### Directions
1 – According to the Father's Day post below, where in town was the restaurant Dan picked?
2 – Please set down everything in the Father's Day post from "We went out" down to "from the TV.", word for word.

### Reading text

▶

Tuesday, June 17, 2014

Less is More

We went out as a family to eat for Father's Day. This is big news at our house these days. Starting a business means Dan is working long hours and money is sometimes tight. Sometimes we've done take-out but since Chloe was born in January we had yet to all go out somewhere.

Dan picked this dingy Italian place in the center of town, and I almost had to laugh since I had promised not to nag because it was his choice. Several slightly intoxicated older people were seated in metal chairs outside, rambling loudly as we headed through the doors. Inside the place was empty and smelled of smoke. I was reminded of several friends' houses in childhood, where the shades were always drawn, ashtrays brimmed with cigarette butts, and soap operas blared from the TV.

The food came and the sauce tasted as if it'd come straight from a jar (I'm picky that way, thanks to my Italian grandmother's legendary sauce recipe). The waitress was barely attentive and we had to ask for bread. Yet as we sat there chewing away, Ethan got the biggest grin on his face. "I love this place!" he announced. "I love eating dinner with my family!"

When I was a kid, we didn't have much money. I didn't do summer camp or gymnastics or dance. We rarely went out to eat unless my grandmother took us to McDonalds the next town over. If we went to the movies we never got popcorn or candy, although the smell of the popcorn and butter used to leave me salivating. I never felt that deprived, though (except for the day my grandmother clucked about how sad it was that we weren't going to Disney World the way our cousins were). Still, we had vacations in Maine. I had my Cabbage Patch kids. Life was pretty good.

◀

### Raw records
▶

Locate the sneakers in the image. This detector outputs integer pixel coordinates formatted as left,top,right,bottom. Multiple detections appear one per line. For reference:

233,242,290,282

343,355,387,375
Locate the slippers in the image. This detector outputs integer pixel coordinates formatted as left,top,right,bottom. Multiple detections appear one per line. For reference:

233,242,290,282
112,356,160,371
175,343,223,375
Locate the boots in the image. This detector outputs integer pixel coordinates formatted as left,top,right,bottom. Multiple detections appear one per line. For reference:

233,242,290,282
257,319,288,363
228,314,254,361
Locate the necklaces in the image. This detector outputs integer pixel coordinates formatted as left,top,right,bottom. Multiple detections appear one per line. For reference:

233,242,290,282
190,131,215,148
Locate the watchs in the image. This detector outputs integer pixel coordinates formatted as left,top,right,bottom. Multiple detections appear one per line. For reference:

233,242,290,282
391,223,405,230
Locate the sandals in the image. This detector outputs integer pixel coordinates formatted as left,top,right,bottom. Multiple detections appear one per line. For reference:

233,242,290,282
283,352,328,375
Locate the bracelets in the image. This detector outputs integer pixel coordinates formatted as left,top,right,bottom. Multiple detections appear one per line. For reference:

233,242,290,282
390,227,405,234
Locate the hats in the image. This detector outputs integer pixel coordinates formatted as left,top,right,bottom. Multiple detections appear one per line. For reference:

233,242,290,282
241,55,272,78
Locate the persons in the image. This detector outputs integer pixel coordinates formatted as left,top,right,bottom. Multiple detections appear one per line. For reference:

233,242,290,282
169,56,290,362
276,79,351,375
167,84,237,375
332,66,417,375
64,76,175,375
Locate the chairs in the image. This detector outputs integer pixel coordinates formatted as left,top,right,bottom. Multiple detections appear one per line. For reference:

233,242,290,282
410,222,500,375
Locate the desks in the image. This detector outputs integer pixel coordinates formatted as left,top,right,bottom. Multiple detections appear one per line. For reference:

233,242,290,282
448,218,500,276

◀

### Expected answers
1 – In the center of town.

2 –
We went out as a family to eat for Father's Day. This is big news at our house these days. Starting a business means Dan is working long hours and money is sometimes tight. Sometimes we've done take-out but since Chloe was born in January we had yet to all go out somewhere.

Dan picked this dingy Italian place in the center of town, and I almost had to laugh since I had promised not to nag because it was his choice. Several slightly intoxicated older people were seated in metal chairs outside, rambling loudly as we headed through the doors. Inside the place was empty and smelled of smoke. I was reminded of several friends' houses in childhood, where the shades were always drawn, ashtrays brimmed with cigarette butts, and soap operas blared from the TV.